The call is part of a campaign to “normalize” childbirth after some studies suggest inducing labour in a first-time mother significantly increases her risk of a C-section.
According to the Canadian Institute for Health Information, inductions accounted for 20 per cent of all in-hospital births in Canada (excluding Quebec) in 2006-07, which is up 9% from 1980.
Several factors are driving induction rates, including the number of older first-time mothers, medical legal concerns and convenience.
Induction of labour occurs when medications such as prostaglandin and oxytocin are used when a woman is past her due date to ripen the cervix and get the uterus contracting. It can lead to longer, more painful labour and continuous electronic monitoring of the baby’s heart rate.
The number one risk of induction is that it leads to earlier decisions about a C-section, which now stands at an all-time high in Canada. Nearly 28 per cent of babies were born surgically in Canada in 2007-08, according to a national report released last week. That’s up from five per cent in 1969.
“Once you have used certain methods, such as rupturing the membrane (breaking the waters), we know that you have to have a delivery within 12 hours, otherwise it increases the risk of infection,” said Dr. Andre Lalonde, executive vice president of the Society of Obstetricians and Gynaecologists of Canada.
Research shows that, in healthy pregnancies, checking the baby’s heart rate after contractions by listening, or using a hand-held device, reduces the risk of interventions.
But a recently released Canadian survey of more than 6,000 women who have given birth in the last few years found most women (91 per cent) experienced electronic fetal monitoring during labour — including 63 per cent who had continuous electronic monitoring.

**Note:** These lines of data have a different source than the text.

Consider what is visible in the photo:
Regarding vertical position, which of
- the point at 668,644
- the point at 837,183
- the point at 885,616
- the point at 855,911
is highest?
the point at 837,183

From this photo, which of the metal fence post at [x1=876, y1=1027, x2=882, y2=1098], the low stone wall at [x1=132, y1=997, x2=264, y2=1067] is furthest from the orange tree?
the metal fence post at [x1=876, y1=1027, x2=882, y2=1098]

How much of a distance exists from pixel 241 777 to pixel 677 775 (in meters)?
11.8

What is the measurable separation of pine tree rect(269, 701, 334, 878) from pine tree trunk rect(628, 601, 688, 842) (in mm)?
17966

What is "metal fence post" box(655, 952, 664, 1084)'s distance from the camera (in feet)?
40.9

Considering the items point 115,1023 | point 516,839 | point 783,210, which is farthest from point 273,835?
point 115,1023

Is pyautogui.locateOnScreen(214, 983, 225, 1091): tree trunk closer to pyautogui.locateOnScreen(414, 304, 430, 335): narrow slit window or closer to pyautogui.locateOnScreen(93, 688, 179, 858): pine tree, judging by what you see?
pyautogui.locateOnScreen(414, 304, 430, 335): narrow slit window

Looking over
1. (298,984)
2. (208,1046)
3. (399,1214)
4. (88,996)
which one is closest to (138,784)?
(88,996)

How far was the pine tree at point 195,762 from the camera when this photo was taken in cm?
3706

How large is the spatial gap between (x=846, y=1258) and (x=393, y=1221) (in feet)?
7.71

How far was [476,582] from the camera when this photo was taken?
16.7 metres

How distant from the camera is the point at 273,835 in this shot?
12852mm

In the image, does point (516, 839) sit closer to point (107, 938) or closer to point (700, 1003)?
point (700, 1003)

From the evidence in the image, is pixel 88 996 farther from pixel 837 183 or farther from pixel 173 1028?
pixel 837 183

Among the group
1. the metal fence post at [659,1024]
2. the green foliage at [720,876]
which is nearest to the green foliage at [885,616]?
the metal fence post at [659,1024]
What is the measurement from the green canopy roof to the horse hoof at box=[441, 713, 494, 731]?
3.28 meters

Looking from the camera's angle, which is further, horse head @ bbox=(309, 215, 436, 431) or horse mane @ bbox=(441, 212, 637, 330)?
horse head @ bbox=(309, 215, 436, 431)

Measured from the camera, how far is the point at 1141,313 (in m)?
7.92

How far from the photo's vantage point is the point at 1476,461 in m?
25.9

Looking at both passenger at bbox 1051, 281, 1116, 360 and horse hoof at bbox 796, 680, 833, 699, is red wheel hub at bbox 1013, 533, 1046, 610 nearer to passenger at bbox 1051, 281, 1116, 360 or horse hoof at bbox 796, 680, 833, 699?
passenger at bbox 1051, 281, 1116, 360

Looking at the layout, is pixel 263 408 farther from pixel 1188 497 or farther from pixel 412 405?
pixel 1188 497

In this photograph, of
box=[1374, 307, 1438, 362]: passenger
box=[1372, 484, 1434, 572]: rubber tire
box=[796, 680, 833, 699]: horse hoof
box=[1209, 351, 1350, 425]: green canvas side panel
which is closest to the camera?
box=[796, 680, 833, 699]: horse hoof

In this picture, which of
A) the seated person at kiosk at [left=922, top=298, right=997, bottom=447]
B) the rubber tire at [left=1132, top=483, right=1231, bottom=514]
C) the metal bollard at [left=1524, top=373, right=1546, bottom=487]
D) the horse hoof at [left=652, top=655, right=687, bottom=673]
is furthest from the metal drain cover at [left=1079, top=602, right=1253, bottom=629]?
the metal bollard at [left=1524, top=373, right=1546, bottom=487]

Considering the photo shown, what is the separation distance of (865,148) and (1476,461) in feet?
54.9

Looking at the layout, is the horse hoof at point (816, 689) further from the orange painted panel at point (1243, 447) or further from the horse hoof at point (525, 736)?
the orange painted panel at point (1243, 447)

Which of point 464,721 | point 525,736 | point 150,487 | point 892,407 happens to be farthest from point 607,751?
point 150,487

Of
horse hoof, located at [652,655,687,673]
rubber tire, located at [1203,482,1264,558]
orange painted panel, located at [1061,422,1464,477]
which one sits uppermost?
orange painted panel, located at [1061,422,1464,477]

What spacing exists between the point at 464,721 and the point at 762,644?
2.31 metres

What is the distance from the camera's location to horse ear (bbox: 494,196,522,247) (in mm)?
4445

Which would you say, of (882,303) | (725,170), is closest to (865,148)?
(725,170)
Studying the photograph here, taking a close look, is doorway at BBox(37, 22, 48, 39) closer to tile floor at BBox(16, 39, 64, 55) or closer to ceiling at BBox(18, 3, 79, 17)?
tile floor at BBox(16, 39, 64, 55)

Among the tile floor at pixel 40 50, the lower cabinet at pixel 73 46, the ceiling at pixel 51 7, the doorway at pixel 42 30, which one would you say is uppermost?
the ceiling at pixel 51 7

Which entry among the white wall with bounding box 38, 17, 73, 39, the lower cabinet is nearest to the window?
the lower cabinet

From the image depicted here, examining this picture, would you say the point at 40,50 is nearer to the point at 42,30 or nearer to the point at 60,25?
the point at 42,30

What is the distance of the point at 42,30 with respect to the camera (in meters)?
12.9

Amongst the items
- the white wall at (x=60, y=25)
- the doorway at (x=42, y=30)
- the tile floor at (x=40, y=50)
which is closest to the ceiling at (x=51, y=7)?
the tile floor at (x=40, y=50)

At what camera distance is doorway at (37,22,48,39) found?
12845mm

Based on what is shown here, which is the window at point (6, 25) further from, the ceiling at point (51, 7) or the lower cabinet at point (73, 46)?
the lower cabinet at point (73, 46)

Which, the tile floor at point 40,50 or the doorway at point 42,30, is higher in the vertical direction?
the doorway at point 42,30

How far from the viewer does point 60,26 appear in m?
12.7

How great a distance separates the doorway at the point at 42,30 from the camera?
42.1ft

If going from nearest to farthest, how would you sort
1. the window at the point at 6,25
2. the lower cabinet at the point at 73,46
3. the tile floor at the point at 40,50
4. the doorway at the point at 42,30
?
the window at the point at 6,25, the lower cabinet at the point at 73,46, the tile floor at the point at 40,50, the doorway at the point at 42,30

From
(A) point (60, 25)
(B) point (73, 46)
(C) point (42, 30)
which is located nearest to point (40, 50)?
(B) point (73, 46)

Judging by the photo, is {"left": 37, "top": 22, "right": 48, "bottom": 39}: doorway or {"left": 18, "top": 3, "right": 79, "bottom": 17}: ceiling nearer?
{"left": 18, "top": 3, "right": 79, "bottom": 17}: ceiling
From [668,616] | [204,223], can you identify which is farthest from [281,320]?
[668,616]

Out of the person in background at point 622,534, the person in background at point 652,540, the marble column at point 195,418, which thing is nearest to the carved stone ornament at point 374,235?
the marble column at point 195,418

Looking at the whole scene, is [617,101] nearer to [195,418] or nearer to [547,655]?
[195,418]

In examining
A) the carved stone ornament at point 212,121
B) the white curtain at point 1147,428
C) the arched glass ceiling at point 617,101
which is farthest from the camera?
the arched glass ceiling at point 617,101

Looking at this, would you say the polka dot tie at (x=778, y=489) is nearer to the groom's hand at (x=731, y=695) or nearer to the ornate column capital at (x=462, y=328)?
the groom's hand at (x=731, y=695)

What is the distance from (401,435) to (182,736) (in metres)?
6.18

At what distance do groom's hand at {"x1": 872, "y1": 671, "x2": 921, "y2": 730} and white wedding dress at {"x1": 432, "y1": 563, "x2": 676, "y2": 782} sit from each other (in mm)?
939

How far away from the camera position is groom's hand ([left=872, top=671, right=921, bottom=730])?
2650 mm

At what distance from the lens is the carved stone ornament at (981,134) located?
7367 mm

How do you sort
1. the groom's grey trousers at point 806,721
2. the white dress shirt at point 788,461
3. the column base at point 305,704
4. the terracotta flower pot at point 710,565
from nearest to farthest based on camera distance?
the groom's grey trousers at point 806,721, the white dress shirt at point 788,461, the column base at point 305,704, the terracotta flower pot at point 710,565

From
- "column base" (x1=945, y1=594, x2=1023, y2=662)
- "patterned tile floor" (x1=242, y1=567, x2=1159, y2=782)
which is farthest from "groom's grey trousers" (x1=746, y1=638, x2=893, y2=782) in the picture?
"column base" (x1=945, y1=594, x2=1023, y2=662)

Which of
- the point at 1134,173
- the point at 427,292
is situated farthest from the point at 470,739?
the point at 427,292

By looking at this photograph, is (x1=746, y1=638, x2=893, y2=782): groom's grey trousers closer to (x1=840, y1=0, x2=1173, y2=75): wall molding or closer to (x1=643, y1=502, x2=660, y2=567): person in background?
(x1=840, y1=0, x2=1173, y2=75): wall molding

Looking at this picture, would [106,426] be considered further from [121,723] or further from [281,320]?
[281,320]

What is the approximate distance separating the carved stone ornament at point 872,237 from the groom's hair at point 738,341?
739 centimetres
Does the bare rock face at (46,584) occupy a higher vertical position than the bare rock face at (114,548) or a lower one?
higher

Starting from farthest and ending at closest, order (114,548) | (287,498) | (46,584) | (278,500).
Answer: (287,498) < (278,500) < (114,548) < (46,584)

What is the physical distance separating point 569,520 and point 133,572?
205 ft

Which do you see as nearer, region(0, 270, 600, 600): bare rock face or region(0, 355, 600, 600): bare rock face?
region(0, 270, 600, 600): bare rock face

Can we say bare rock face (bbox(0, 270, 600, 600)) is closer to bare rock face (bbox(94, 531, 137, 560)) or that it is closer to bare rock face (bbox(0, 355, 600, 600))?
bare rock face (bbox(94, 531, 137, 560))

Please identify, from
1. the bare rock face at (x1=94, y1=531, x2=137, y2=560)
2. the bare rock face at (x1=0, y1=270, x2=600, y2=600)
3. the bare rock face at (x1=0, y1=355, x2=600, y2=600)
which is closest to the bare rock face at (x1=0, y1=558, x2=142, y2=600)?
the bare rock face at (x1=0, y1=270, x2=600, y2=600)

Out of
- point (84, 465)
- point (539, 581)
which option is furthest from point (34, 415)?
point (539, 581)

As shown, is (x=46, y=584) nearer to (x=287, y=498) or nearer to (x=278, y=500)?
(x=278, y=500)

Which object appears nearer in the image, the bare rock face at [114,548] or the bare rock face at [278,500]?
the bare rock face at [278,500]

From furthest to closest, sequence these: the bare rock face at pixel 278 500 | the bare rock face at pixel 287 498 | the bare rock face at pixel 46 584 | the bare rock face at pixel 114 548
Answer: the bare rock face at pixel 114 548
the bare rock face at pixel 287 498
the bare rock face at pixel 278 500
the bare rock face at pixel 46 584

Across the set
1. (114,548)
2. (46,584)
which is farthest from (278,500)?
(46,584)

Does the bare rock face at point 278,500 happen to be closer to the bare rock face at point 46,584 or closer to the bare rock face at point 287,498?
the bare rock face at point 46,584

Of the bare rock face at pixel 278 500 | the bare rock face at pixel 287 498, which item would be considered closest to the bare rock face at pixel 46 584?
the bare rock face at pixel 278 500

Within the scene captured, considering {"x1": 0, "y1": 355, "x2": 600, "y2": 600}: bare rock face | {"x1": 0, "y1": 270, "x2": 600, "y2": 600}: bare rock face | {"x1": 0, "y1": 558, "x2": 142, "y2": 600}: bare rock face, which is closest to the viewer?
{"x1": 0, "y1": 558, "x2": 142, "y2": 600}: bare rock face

There is a concern that women, and their doctors, have lost confidence in the ability to give birth without technological interventions.
“The sense of letting nature decide, I think we’ve lost a little bit of that, because everything is so planned down to the minute,” said Dr. William Ehman, a family doctor in Nanaimo, B.C
Families watch the clock as the pregnancy approaches the due date, and, if women start to go over, a nervousness settles in.
“People start calling them. ‘Why haven’t you had your baby?’”
While extremely rare, the risk of a stillbirth increases after 39 to 40 weeks’ gestation, Ehman says.
“When we hear about a woman who has an unexpected stillbirth at 40 weeks and five days, you think, could we have prevented it?”
But, “we know the evidence is clear that, overall, you do much better for the women by not offering induction until after 41 weeks.”
“Nature prepares the uterus better than we can,” Ehman said. “There’s probably a whole host of things that triggers labour in the first place — and mainly it’s probably the baby. So when the baby is ready it facilitates labour by lots of mechanisms that we can’t do.
“We can add these chemicals and get the uterus contracting. But we just know that the numbers say that inductions, if they are done unnecessarily, are going to increase the risk of a C-section.”